From: David Tetzlaff (email suppressed)
Date: Fri Dec 17 2010 - 09:46:06 PST
> As time goes by it is going to be more diffucult to explain the difference between fim and digital to most people.
In part this is because neither 'film' or 'digital' are one thing, and as time goes by new digital technologies get father away from old NTSC video and closer to 'film'. My larger point is that, for any kind of work and any kind of teaching, we need to look at the _specific_ technology, what it enables, what it limits, what it costs - and either choose technology that fits the work, or choose forms of work that fit the available technology.

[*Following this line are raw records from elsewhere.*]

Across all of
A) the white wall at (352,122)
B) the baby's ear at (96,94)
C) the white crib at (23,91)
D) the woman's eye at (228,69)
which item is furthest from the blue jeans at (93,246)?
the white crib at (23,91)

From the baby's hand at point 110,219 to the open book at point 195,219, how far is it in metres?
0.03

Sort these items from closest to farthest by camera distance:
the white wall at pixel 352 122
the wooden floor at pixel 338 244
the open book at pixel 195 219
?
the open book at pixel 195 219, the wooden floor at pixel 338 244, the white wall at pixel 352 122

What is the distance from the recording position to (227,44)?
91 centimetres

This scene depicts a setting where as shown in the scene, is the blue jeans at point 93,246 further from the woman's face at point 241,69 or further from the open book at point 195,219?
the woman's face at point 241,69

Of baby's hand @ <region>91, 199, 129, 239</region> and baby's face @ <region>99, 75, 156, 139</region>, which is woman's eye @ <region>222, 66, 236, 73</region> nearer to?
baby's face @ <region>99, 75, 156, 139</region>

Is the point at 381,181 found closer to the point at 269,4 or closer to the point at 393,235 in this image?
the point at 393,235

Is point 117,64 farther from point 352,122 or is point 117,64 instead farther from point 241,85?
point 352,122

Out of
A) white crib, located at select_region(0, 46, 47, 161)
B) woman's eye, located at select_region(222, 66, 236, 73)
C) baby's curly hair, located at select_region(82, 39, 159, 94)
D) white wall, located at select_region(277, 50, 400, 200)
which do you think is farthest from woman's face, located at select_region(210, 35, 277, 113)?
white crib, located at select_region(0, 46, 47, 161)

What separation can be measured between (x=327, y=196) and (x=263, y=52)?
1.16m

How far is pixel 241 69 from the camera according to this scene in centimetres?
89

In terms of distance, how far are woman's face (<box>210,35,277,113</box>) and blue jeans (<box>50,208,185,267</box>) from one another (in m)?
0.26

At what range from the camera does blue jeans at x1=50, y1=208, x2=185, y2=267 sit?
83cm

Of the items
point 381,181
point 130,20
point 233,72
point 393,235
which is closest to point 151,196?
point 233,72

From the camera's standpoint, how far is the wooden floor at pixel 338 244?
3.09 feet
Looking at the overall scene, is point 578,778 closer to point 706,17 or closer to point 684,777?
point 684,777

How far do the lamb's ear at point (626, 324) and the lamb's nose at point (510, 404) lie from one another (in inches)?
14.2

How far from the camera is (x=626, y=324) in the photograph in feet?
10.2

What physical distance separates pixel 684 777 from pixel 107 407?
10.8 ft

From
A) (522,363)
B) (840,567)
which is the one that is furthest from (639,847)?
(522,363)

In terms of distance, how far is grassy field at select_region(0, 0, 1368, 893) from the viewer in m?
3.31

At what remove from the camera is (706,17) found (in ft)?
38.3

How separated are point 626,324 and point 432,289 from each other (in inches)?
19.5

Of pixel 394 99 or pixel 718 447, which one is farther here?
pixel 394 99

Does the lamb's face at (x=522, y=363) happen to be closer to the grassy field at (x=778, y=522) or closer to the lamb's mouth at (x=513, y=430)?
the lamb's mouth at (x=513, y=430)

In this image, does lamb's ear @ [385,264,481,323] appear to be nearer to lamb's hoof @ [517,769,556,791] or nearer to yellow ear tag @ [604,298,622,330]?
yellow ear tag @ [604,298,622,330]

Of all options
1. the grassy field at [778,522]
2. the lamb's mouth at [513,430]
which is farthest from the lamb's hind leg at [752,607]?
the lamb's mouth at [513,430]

The paradigmatic example of this is that Super8 is not dead. It has a small but devoted niche market because it creates unique aesthetic effects, and offers a kind of shooting that fit certain purposes. !6mm is moving in that direction. It is now an impractical medium for most of the things it used to be used for. Many sub-genres of experimental work, though, are an exception. The texture of 16mm stocks, the physical manipulations it enables, and the entirely different frame of mind you have to have with a 100'ft load of film in a noisy wind-up camera vs. 32 GB of flash memory in a DSLR all have their benefits, but these point in a limited set of directions. For those that want to go with those flows, awesome! But there's no point in swimming against those currents, when there are other more effective paths to get you where you want to go.